All of the records that follow need to be copied word for word, without the pictures.

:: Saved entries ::
● ● ● ● ●

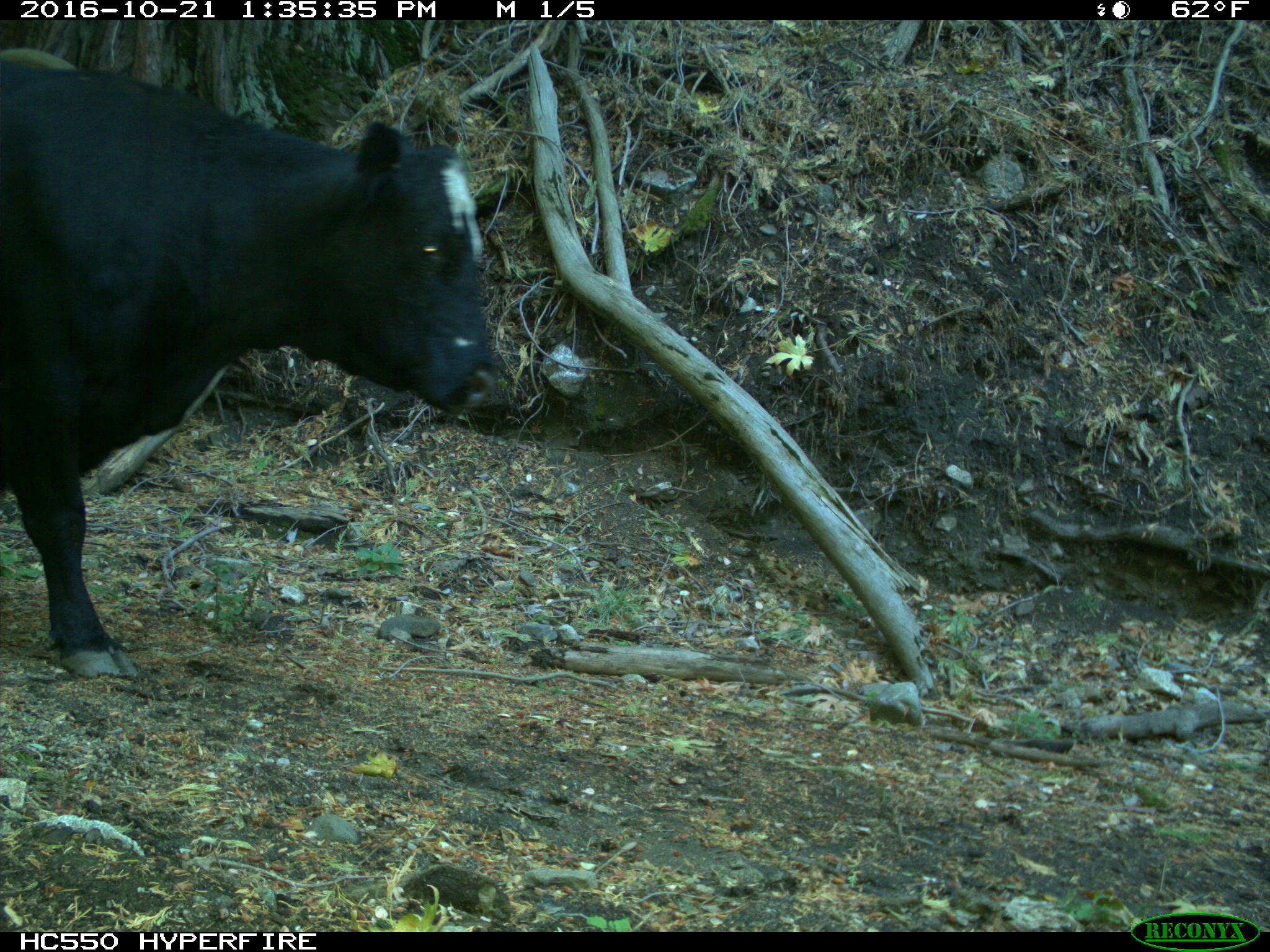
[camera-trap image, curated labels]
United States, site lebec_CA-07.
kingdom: Animalia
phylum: Chordata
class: Mammalia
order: Artiodactyla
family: Bovidae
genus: Bos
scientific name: Bos taurus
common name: domestic cow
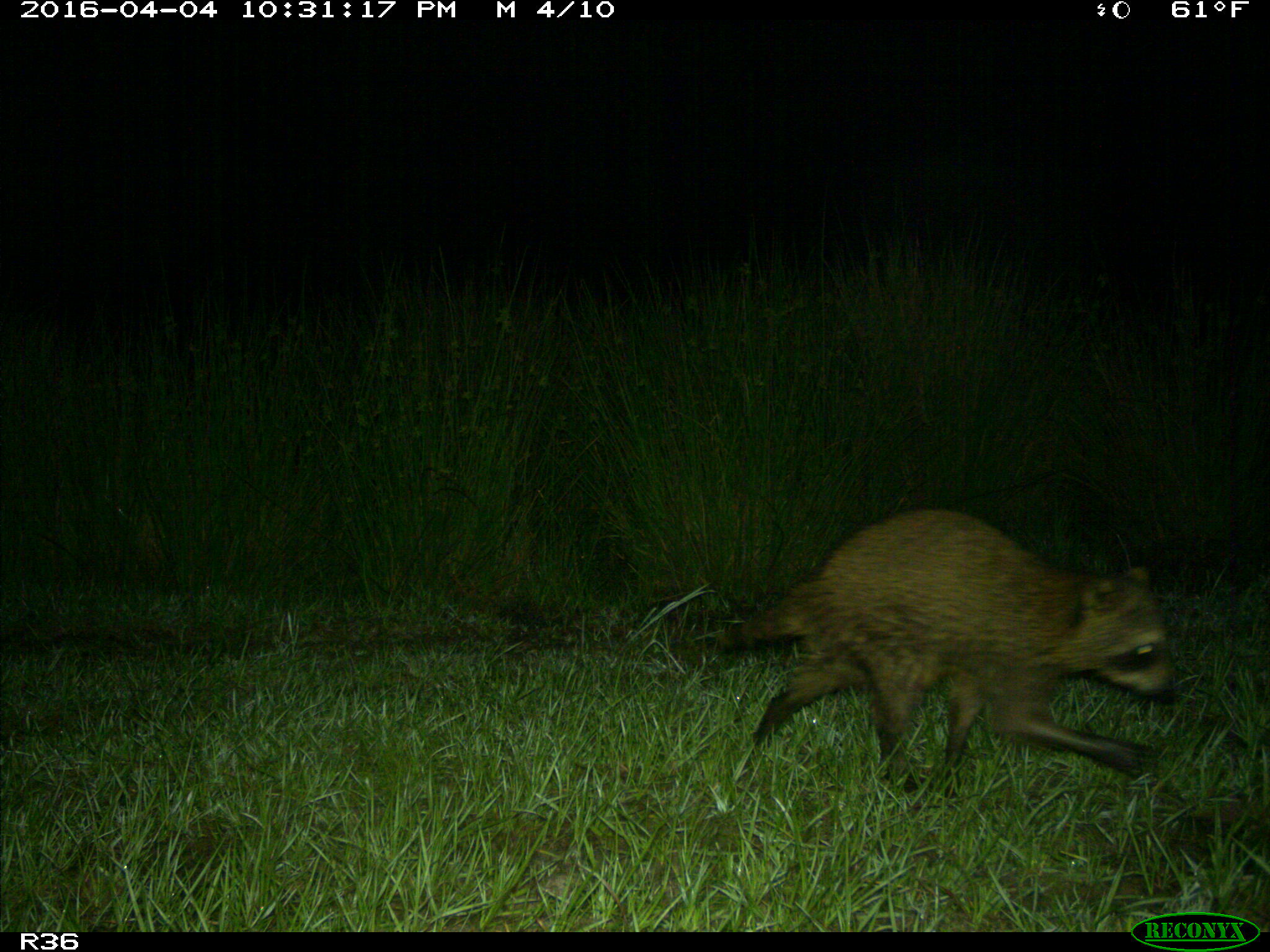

● ● ● ● ●

:: SOLUTION ::
[camera-trap image, curated labels]
United States, site lebec_CA-07.
kingdom: Animalia
phylum: Chordata
class: Mammalia
order: Artiodactyla
family: Bovidae
genus: Bos
scientific name: Bos taurus
common name: domestic cow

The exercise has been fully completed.